As Cinderelas brasileiras contam histórias duras de derrota, na maioria das vezes sem final feliz. Para as personagens de Conceição Evaristo, notável professora e escritora brasileira contemporânea, Ana Davenga, Duzu-Querença, Natalina, Luamanda, Cida, Zaíta, suas realidades apresentam a mulher destituída, inferiorizada, violentada, inventando jeitos de sobrevivência para si e para sua família. Conceição também trabalhou como empregada doméstica, babá e faxineira até 1971, quando concluiu o Ensino Médio, assim como sua mãe. Tudo que escreve é marcado profundamente pela condição de ser mulher negra brasileira.
Outra obra na qual é possível enxergar essa realidade, é na série em quadrinhos A Confinada, do ilustrador Leandro de Assis e da escritora Triscila Oliveira. As histórias retratam a relação entre uma influencer e sua empregada no confinamento durante a pandemia do coronavírus. Na edição número 9, a tirinha reflete a música “tristeza não tem fim, felicidade sim”, no qual diz que felicidade de pobre parece a ilusão do carnaval.
Em paralelo, no “mundo real”, a primeira vítima fatal da Covid-19 no estado do Rio de Janeiro foi Cleonice Gonçalves, de 63 anos, empregada doméstica infectada pelos patrões que haviam chegado da Itália. Cleonice era uma mulher negra, diarista, mãe, que foi contaminada em seu local de trabalho: um apartamento no Alto Leblon.

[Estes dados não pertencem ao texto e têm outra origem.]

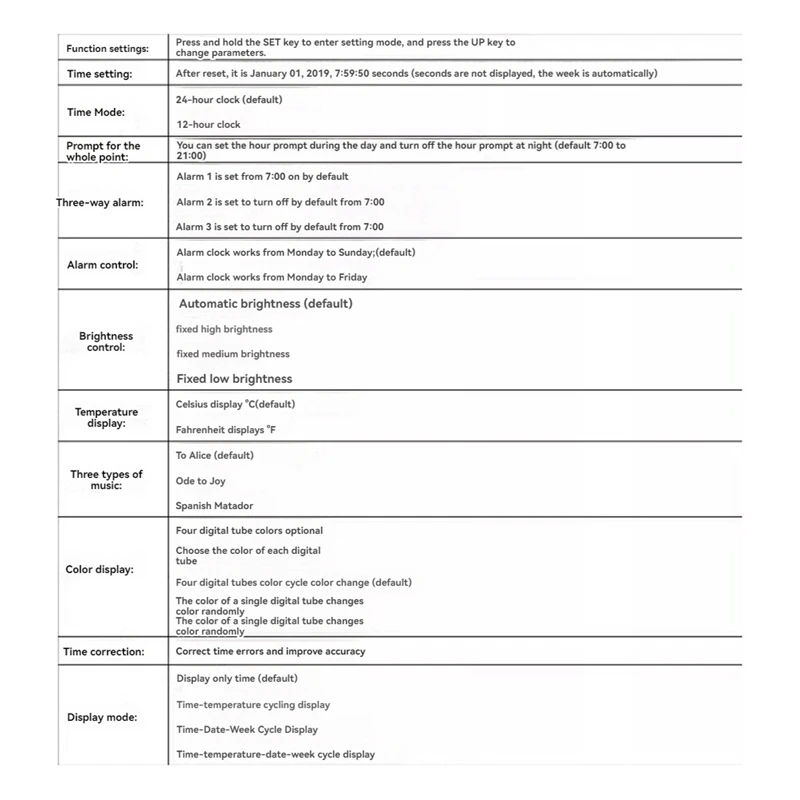 | | |
|---|---|
| Function settings: | Press and hold the SET key to enter setting mode, and press the UP key to change parameters. |
| Time setting: | After reset, it is January 01, 2019, 7:59:50 seconds (seconds are not displayed, the week is automatically) |
| Time Mode: | 24-hour clock (default)<br>12-hour clock |
| Prompt for the whole point: | You can set the hour prompt during the day and turn off the hour prompt at night (default 7:00 to 21:00) |
| Three-way alarm: | Alarm 1 is set from 7:00 on by default<br>Alarm 2 is set to turn off by default from 7:00<br>Alarm 3 is set to turn off by default from 7:00 |
| Alarm control: | Alarm clock works from Monday to Sunday;(default)<br>Alarm clock works from Monday to Friday |
| Brightness control: | Automatic brightness (default)<br>fixed high brightness<br>fixed medium brightness<br>Fixed low brightness |
| Temperature display: | Celsius display °C(default)<br>Fahrenheit displays °F |
| Three types of music: | To Alice (default)<br>Ode to Joy<br>Spanish Matador |
| Color display: | Four digital tube colors optional<br>Choose the color of each digital tube<br>Four digital tubes color cycle color change (default)<br>The color of a single digital tube changes color randomly<br>The color of a single digital tube changes color randomly |
| Time correction: | Correct time errors and improve accuracy |
| Display mode: | Display only time (default)<br>Time-temperature cycling display<br>Time-Date-Week Cycle Display<br>Time-temperature-date-week cycle display |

Não deve-se culpar somente o vírus, pois é necessário considerar suas condições de vida, que a mantinham com a necessidade de trabalhar mesmo estando exposta a transmissão. Outra situação, são as mães que precisam levar seus filhos para o trabalho por conta de as escolas ainda permanecerem fechadas. Isso para passear com os cachorros da patroa e, enquanto o filho fica sob seus cuidados, cai do nono andar de um prédio de luxo em Recife (PE) ao ser deixado sozinho.
Embora o direito à saúde e segurança sejam resguardados na Constituição Federal, uma certa administração de corpos ocorre, e a situação da pandemia agrava desigualdades existentes. Mirtes Renata Santana de Souza, mãe de Miguel, e Cleonice, são mulheres de cor, empregadas domésticas e mães de classe média-baixa.
No último conto de Olhos d’Água, “A gente combinamos de não morrer”, não é escrito “viveram felizes para sempre”, mas sim “escrever é uma maneira de sangrar. Acrescento: e de muito sangrar, muito e muito”. Bica, personagem que narra a história, conta que sua mãe separa com violência os dois mundos, e sabe que a verdade da telinha é a da ficção. Deve haver outros caminhos, mas até descobri-los, leremos “palavras caídas, apanhadas, surgidas, inventadas na corda bamba da vida” ao invés de lindas histórias de princesas.